Navigation

WRA Responsibilities Reassigned to City for Three Projects

The City of Sturgeon Bay is taking over the responsibilities for projects that were previously under the jurisdiction of the city’s Waterfront Redevelopment Authority (WRA).

The Sturgeon Bay Common Council approved three motions Sept. 6 to reassign the WRA’s interests in the Stone Harbor Resort, Bridgeport Resort and Harbor Club Marina development agreements to the city and to quitclaim any related property interests to the city.

Sturgeon Bay Mayor David Ward said the WRA was an instrumental body that started the development of the city’s waterfront on both sides of the bay during the 1990s.

“I think they did fine work,” he said, but “their mission is probably pretty much over,” and the reassignments are a “major step forward in cleaning everything up.”

District 3 Alder Dan Williams, who chairs the WRA, said the process to turn over responsibility to the city went faster than anticipated after the WRA dealt with the matter for about six months, in consultation with City Attorney Jim Kalny.

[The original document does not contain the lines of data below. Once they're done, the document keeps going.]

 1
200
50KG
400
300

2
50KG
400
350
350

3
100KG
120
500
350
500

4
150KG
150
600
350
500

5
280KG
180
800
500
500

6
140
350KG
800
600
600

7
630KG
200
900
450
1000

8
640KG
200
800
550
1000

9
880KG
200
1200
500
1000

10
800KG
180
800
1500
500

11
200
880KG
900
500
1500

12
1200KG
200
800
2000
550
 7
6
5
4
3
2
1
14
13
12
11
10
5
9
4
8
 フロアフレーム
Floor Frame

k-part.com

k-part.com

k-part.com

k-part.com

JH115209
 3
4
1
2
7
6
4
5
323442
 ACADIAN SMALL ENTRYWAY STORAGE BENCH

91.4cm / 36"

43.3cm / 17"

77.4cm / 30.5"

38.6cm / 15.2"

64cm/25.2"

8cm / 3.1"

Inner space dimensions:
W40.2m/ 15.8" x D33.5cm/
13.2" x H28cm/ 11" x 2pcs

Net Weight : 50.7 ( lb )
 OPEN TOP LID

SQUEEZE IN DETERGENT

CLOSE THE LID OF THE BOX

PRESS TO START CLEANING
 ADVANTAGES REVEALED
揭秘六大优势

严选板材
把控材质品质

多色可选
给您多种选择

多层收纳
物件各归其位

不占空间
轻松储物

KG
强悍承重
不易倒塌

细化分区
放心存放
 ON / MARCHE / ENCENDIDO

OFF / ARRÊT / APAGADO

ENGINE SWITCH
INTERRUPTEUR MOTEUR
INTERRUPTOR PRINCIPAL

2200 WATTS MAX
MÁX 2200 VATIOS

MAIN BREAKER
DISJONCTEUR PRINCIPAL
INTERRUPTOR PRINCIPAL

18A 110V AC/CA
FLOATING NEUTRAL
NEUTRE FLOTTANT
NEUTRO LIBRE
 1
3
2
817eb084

Community-development director Marty Olejniczak, who is also the WRA’s secretary, said the council’s action Sept. 6 handled three of the four WRA contracts that needed to be dealt with, and the fourth is still before the WRA for consideration in the future.

Olejniczak said that ongoing obligations the city has, such as parking, are included in those contracts.

“Reassigning the rights and responsibilities of the WRA to the city is appropriate and can be done, according to Mr. Kalny,” he said. “It’s been recommended by the WRA to both accept the properties that are involved, and accept the rights and responsibilities in all the contracts.”

Olejniczak said what was offered to Bridgeport Resort in financial incentives and the construction requirements for that development are different from what Stone Harbor had to do.

“Each agreement is independent of each other,” he said. “But the action set up by Mr. Kalny is more or less the same – that the city just takes on that contract and accepts the property that goes along with it. In this case [for Bridgeport Resort], the property that goes along with it is the waterfront path between the resort and the actual water’s edge that is currently owned by the WRA.”

Olejniczak said the Harbor Club Marina agreement involves the marina by the railroad spur next to the Michigan Street Bridge.

“They have to pay a minimum property tax based on the value of their docks,” he said.

Olejniczak said the Harbor Club Marina agreement includes extensions, as opposed to most development contracts that typically expire when the tax increment district is done.

“This one is very important to reassign to keep it going, and therefore it makes sense to follow with the [Waterfront] Redevelopment Authority’s recommendation,” he said.

The marina development, which was established in 1995, had an initial term of 20 years, followed by two 25-year terms. 

District 4 Alder Spencer Gustafson, who is also a WRA member, praised Olejniczak and Kalny for their involvement in getting the WRA’s responsibilities turned over to the city.

“I think what we found the most was some pretty shaky agreements that were made in the past, so I think a lot of cleaning had to be done,” he said. “I don’t know how that all came about, but I think we’re in a place, finally, where the city has full control of the assets of the WRA, and I think that’s where we needed to be.”